One of the biggest questions I ask myself as a professional dog trainer is: What is the skill-retention level on dogs that we send home after we’ve trained them? The answer, of course, varies a lot. Skillsets aren’t homogenous across a group of sporting dogs any more than training skills equally transcend individual dog owners.
While that’s pretty obvious, it doesn’t really answer the question of how much the dogs we’ve handled retain the lessons we’ve instilled in them. This is a tricky one, because retention isn’t simply what a dog knows, but what a dog does with what he knows. That might sound complicated, but in reality, we’ve all witnessed this with our dogs, where we know for sure they understand a command but for one reason or another, they don’t obey it.
This can be a minor thing in a dog’s life, or it can be a major issue. A great way to experience the latter is to pay a professional trainer to work with your dog for a few months, and then bring the dog home without following through on the commands, handling style, and corrections. You’ll see an erosion in those recently acquired skills, which brings us full circle to the point of this piece: What is the best way to uphold your end of the bargain when it comes to working with a professional trainer?
This isn’t as difficult of a question to answer as it sounds, but it does take a commitment to the process. Just like it does for us when we are getting our hands on a dog for the first time.

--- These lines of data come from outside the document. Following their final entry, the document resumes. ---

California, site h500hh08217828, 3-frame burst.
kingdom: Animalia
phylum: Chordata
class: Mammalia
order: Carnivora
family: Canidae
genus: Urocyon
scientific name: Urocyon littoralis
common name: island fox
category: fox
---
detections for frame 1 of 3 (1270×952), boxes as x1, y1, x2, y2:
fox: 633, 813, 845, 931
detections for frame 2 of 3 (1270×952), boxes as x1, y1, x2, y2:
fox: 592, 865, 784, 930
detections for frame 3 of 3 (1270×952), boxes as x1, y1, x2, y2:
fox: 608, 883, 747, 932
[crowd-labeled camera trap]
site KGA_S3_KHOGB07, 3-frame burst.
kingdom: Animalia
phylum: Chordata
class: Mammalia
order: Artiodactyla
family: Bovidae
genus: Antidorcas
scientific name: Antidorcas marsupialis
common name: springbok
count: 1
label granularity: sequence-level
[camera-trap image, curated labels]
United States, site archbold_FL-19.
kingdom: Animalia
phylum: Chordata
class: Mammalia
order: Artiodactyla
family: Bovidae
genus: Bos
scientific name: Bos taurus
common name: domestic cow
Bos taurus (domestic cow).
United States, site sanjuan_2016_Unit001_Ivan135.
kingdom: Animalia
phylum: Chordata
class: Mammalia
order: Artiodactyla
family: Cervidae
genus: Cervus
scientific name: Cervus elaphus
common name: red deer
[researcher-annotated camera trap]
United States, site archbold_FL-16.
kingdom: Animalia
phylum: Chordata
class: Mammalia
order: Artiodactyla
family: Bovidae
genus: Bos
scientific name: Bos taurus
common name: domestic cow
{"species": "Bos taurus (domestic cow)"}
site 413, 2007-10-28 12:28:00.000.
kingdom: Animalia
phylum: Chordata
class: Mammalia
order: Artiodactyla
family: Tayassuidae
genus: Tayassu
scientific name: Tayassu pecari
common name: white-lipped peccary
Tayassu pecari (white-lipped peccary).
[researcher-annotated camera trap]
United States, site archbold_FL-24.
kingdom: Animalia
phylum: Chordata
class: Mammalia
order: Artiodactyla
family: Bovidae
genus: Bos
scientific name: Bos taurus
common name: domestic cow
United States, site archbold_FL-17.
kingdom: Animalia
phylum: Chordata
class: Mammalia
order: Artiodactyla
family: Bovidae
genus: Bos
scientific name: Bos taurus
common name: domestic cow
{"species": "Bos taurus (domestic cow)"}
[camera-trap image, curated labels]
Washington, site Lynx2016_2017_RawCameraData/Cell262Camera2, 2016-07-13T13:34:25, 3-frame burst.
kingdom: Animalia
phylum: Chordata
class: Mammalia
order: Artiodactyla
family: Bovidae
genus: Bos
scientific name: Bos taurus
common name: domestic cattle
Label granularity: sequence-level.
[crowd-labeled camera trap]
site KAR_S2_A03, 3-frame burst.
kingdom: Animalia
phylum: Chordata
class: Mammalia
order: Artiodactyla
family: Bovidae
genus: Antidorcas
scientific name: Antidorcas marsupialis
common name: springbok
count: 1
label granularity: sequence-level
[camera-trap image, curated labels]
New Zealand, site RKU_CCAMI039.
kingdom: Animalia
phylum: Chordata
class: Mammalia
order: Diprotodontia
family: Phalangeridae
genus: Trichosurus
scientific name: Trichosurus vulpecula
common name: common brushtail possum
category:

Even with a limited time window to work on our clients’ dogs, it’s important for myself and my team of trainers to help each dog through a series of simple steps that involves obedience fundamentals, then off-leash work, and lastly, drills in the field. Throughout this step-by-step process, we set an example that once the dog demonstrates a clear understanding of a command, a specific behavior has to be shown each time we give it. This eliminates any mixed signals we might send to the dog.
Throughout our time with our clients’ dogs, we are working on establishing a set of behaviors that will not only aid them in the upland fields and in the duck blinds, but at home and throughout their lives as house pets. At the end of the training program, each dog we handle will have acquired these skills, which can become permanent, but you’ll have to do your part to make sure they are absolutely set in stone for the duration of the dog’s life.
While it’s important for pro trainers to change or mold a dog’s behavior, it’s also important for us to help our clients understand how their behavior affects the dog. One of the times this is most evident is when the client comes to see their dog after it has been with us for training. The first question we’ll be asked is, “When can I pet my dog?”
This is understandable, because they haven’t seen their four-legged buddy in a while, and they miss him. Instead of giving them the green light to love up on their dog right away, I tell them to take the leash and act more distant than they normally would. This might sound a little harsh, but what it does is send the signal to the dog that you’re the leader and that it’s not playtime. Dogs are incredibly intuitive, and it doesn’t take long for them to understand that the old rules may no longer apply, which is important.
This sets the stage for us to hand the reins off to the owner, which is something we do with every single person who hires us to train for them. Because we’ve trained the dog in a specific way and the dog knows how to respond to not only our verbal commands, but also the inflection in our voices and our body language. It’s a necessity that we teach that to the owners, so they can follow-through once the dog is back home and in the environment from which he came.
After all of this, you’ve got about 30 days to make sure the lessons stick.
Do Your Homework
When you pull up into your driveway after picking up your dog, resist the urge to let the family throw him a welcome party. In fact, the best way to treat a dog once you arrive home is to get him on leash and go through all of the new commands. This sets the tone that even though the environment has changed, the expectations haven’t.
Further, you’ll want everyone in your family who is old enough to handle the dog to understand that. Your bird dog is going to be looking hard at this new situation to see when he can get away with taking the leadership role back, or when he can slip on his duties, and if everyone who handles him isn’t on the same page, he’ll find the opportunity to slip.
This doesn’t mean you’ll experience a seamless transition and won’t have to correct your dog, because you probably will. What level of correction to issue is important here, and should have been laid out by the pro trainer while you were at their kennel. Again, this only works if everyone knows what to do when a correction is needed.
And remember, your professional trainer will be there for you after you take your dog home. If you have questions or don’t understand how to proceed, please reach out to the trainer for some advice. No one is going to be able to get you on track quicker than the person who has just spent several months with your dog.
Word of mouth is the number-one sales tool for professional dog trainers, and that means we want to see your dog succeed not only while it’s in our hands, but after it goes home. A well-behaved dog in the neighborhood park or in the duck boat is the best way for us to keep our business going strong, and it has the welcome benefit of keeping our clients happy with the services they paid for.
This doesn’t happen with the wave of a magic dog-training wand. It happens through teamwork between us and our clients, and a commitment on both of our parts to do what is necessary for the dog’s development.